** BEGIN RECORDS SHOWN **
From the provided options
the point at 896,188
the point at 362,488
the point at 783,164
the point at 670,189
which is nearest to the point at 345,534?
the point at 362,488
** END RECORDS SHOWN **
** BEGIN RECORDS SHOWN **
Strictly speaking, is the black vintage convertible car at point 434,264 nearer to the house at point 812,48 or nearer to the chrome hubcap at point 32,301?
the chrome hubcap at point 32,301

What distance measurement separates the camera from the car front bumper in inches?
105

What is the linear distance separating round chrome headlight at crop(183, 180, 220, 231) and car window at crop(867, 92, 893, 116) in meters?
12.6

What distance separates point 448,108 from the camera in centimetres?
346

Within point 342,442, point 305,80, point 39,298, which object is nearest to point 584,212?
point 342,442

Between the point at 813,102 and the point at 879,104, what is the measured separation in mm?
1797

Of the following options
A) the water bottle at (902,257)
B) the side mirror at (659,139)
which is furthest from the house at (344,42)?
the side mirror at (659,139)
** END RECORDS SHOWN **
=== TASK GOAL ===
Find each line in the material above that contains the word "camera" and copy those lines out. Capitalization matters.

=== ANSWER IN FULL ===
What distance measurement separates the camera from the car front bumper in inches?
What distance separates point 448,108 from the camera in centimetres?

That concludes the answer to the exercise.